BEGIN Page
Several questions about TLO

Hi!

Thank you a lot for open-sourcing the project! I am a fan of different ways to optimize applications (LTO, PGO, PLO, ML-based stuff, etc.) and do corresponding benchmarks for these technologies.

After reading the Wiki page (btw, nice explanation) I have several questions/discussion points that I want to discuss about the tool:

Which hardware architecture (like x86_64 or AArch64) are supported for running thin-layout-optimizer?
Which operating systems are supported for running thin-layout-optimizer? Linux, Windows, macOS, *BDS, anything else?
Are there any limitations for a target hardware architectures/OS of a binary that is optimized? As far as I understand - no, since it's just a linker script but want to reaffirm my claim.
What are the Intel plans for TLO? Do you plan to invest resources seriously into the project or is it just a semi-research tool? Is it a tool that designed specifically for Clear Linux use-cases? Discussing this topic is very important since it can influence decisions about TLO integration in different companies.
Is there any kind of roadmap for TLO? If yes, is it possible to make it public? Like when CDSort can be expected to be enabled in TLO.
According to the README, only ld and gold are supported for now. Do you have plans to support other linkers like ldd and mold?
Do you plan to implement an instrumentation mode for the tool like BOLT did? There are many cases when LBR is not available (like AMD added support only 3-4 years ago, ARM only in the last year, RISC-V doesn't support it all yet, virtualization limitations for using LBR) - in these cases, TLO usage is impossible right now.
A question about the save states. Since it's a file format, what about forward/backward compatibility guarantees for them? Is it guaranteed that I can use save states from an older TLO version with a newer one? What about using save states from a newer TLO with an older TLO (a case when we downgraded TLO for some reason)?
Do you plan to support other profilers like Intel VTune?
I can suggest to enable LTO + PGO + TLO optimization for TLO itself. It can help with improving processing large Linux perf profiles.
Do you have more TLO benchmarks about its efficiency in practice for different applications in different domains? Having only one example with Clang is not enough (IMHO). E.g. for BOLT I have this list. Not so huge too by anyway - hopefully it can help with choosing other projects to test. Do you have more benchmark results from Clear Linux?
END Page
▸ **What this exercise asks**
(a) Translate this sentence from the TLO thread into Spanish: "According to the README, only ld and gold are supported for now."
(b) Answer these from the TLO thread:
(i) Which two linkers does the README list as supported?
(ii) What optimization does the writer suggest enabling for TLO itself?
(iii) Which application is the only benchmark example the writer mentions?
(c) Continue the TLO thread from its last sentence.
The listing after the thread is not needed.
BEGIN Data block
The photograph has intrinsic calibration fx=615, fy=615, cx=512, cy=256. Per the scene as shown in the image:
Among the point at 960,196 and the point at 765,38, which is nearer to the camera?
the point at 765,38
END Data block
▸ **Responses to the exercise**
(a) Según el README, por ahora solo se admiten ld y gold.

(b)
(i) ld and gold
(ii) LTO + PGO + TLO optimization
(iii) Clang

(c)
For the -h command returns 1 exit code instead of 0 - https://github.com/intel/thin-layout-optimizer/blob/main/src/main/main.cc#L337 . Is it intended behavior? According to this link, 1 should be used in error cases.
Having prebuilt binaries can help users just download and run the tool instead of compiling it locally. I think it can be done via GitHub Actions or any similar service. Nice side outcome: if you optimize TLO itself with LTO + PGO + TLO - it will be a great example of how TLO can integrated into reality ;)

I created the issue since Discussions are disabled for the repo for now.

Thank you in advance for answers.

Hi!

Thank you a lot for open-sourcing the project! I am a fan of different ways to optimize applications (LTO, PGO, PLO, ML-based stuff, etc.) and do corresponding benchmarks for these technologies.

After reading the Wiki page (btw, nice explanation) I have several questions/discussion points that I want to discuss about the tool:

Which hardware architecture (like x86_64 or AArch64) are supported for running thin-layout-optimizer?

At the moment only x86_64. This is mostly because our profiles rely on LBR. That being said, if any other arch implemented something similiar we could support that as well.

Which operating systems are supported for running thin-layout-optimizer? Linux, Windows, macOS, *BDS, anything else? Linux for running. Profiles can be from any OS that supports perf (likely only linux).

Are there any limitations for a target hardware architectures/OS of a binary that is optimized? As far as I understand - no, since it's just a linker script but want to reaffirm my claim.

You can run TLO on any arch. Its only been tested on x86_64/linux, however. The profiles require perf + LBR which at the moment is only linux + x86_64.

What are the Intel plans for TLO? Do you plan to invest resources seriously into the project or is it just a semi-research tool? Is it a tool that designed specifically for Clear Linux use-cases? Discussing this topic is very important since it can influence decisions about TLO integration in different companies.

We plan to maintain it (I know taking a week to get to this comment doesn't really help that case). I didn't have issue notications on! Will be more responsive in the future.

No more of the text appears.